**Gestellte Aufgaben**.
1 – Mit welchem Unternehmen beendete Manchester United laut dem Textauszug das Sponsoring?
2 – Schreib bitte den Textauszug von „Die Fußballverbände FIFA/UEFA“ bis „qualifiziert gewesen wären.“ wortgetreu ab.

**Textauszug**.
______

Nach und nach wurde im Westen das Ausmaß der Situation bekannt, der Skiverband FIS drückte sich zuerst noch davor, die ausständigen Rennen abzusagen. Nachdem die skurrile Situation eintrat, dass zu einem Skicross-Event nur russische Athleten an den Start gingen, sagte man alle Events ab. Die Formel 1 sagte in weiterer Folge vorsorglich den September-Grand Prix ab, so gut wie alle größeren Events wurden abgesagt. Der russische Chelsea-Eigentümer Roman Abramowitsch zieht sich zurück, Manchester United beendete das Sponsoring mit Aeroflot.

Fast komplett ausgeschlossen

Am Montag schon stellte das Internationale Olympische Komitee (IOC) unmissverständlich fest: „Der Exekutivrat erörterte heute erneut das Dilemma, in dem sich die Olympische Bewegung derzeit nach dem Bruch des Olympischen Waffenstillstands durch die russische Regierung und die Regierung von Belarus durch ihre Unterstützung darin befindet.”

Die Fußballverbände FIFA/UEFA reagierten am Montag ebenfalls. Alle russischen Teams wurden ausgeschlossen, die Chance der Sbornaja auf die WM 2022 in Katar ist dahin, man wäre auf Polen, Tschechien und Schweden getroffen, die sich geweigert hatten, gegen die Russen zu spielen. Betroffen ist auch die Frauen-EM im Sommer in England, für die die Sportlerinnen qualifiziert gewesen wären.

______

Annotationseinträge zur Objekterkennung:
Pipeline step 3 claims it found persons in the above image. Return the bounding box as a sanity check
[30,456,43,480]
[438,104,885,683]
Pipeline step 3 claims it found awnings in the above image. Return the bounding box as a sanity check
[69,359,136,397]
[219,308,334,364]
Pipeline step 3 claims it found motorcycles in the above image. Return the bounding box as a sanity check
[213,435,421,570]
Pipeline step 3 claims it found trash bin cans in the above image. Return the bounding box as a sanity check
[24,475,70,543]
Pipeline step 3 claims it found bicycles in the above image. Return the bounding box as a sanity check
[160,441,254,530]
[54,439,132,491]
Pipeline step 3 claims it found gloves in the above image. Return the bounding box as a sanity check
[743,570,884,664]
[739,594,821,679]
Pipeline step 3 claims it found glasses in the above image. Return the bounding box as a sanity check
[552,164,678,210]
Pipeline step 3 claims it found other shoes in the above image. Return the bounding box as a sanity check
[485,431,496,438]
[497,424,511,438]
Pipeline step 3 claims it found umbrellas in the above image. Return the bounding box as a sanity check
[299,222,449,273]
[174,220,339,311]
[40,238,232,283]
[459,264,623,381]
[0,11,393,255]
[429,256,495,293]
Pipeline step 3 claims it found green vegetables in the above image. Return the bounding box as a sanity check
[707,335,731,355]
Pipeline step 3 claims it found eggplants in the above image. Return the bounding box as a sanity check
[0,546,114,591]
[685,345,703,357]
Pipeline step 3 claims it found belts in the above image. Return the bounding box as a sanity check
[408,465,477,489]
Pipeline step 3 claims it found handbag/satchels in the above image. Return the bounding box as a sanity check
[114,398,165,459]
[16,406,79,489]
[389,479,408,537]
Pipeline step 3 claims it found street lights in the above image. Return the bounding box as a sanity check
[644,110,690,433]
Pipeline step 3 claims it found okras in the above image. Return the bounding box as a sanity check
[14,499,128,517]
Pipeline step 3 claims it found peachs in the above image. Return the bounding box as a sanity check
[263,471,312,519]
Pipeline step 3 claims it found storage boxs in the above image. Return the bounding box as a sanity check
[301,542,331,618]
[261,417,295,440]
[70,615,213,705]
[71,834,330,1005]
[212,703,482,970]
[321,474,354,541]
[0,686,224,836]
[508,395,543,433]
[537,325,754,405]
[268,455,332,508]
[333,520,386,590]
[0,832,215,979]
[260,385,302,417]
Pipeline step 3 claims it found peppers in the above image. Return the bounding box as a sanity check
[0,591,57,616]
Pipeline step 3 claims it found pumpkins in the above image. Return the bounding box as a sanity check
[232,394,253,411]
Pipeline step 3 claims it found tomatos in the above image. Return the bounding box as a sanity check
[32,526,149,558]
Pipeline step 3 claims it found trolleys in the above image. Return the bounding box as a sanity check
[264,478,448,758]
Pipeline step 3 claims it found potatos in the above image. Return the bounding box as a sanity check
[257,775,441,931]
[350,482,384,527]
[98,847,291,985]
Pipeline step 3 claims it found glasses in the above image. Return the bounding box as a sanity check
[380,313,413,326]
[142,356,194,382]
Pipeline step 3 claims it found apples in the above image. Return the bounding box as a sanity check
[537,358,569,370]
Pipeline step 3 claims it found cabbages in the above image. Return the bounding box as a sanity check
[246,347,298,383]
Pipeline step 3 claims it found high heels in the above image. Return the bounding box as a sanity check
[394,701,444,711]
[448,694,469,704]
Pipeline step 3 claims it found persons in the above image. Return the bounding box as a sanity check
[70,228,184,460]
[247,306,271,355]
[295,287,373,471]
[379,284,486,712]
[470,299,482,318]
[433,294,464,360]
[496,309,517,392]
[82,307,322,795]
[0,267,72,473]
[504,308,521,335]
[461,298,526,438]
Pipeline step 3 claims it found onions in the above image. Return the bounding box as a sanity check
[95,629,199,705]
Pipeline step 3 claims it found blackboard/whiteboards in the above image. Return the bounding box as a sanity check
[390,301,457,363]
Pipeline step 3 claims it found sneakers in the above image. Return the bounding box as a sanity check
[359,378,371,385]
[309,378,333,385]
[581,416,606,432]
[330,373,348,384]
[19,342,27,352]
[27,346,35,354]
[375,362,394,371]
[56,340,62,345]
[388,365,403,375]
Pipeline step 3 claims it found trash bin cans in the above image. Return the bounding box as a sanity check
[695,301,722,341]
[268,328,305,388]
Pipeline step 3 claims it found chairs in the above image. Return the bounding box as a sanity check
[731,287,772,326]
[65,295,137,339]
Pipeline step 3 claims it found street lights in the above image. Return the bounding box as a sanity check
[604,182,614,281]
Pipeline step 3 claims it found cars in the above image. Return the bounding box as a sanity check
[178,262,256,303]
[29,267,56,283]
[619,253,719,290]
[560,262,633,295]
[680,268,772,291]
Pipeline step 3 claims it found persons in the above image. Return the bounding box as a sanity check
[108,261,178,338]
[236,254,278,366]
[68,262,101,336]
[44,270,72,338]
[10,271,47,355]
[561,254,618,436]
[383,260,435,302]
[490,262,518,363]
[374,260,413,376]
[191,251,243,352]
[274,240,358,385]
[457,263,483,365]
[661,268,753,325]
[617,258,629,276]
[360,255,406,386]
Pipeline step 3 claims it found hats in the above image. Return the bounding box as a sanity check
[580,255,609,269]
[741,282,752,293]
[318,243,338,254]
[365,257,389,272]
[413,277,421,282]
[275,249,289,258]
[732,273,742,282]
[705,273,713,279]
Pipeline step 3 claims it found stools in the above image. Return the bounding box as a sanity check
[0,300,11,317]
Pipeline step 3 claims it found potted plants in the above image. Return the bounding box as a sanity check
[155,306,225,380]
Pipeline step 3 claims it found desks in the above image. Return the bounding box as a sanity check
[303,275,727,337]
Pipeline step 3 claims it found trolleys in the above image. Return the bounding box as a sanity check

______

**Lösungsliste**.
1 – Mit Aeroflot.

2 –
Die Fußballverbände FIFA/UEFA reagierten am Montag ebenfalls. Alle russischen Teams wurden ausgeschlossen, die Chance der Sbornaja auf die WM 2022 in Katar ist dahin, man wäre auf Polen, Tschechien und Schweden getroffen, die sich geweigert hatten, gegen die Russen zu spielen. Betroffen ist auch die Frauen-EM im Sommer in England, für die die Sportlerinnen qualifiziert gewesen wären.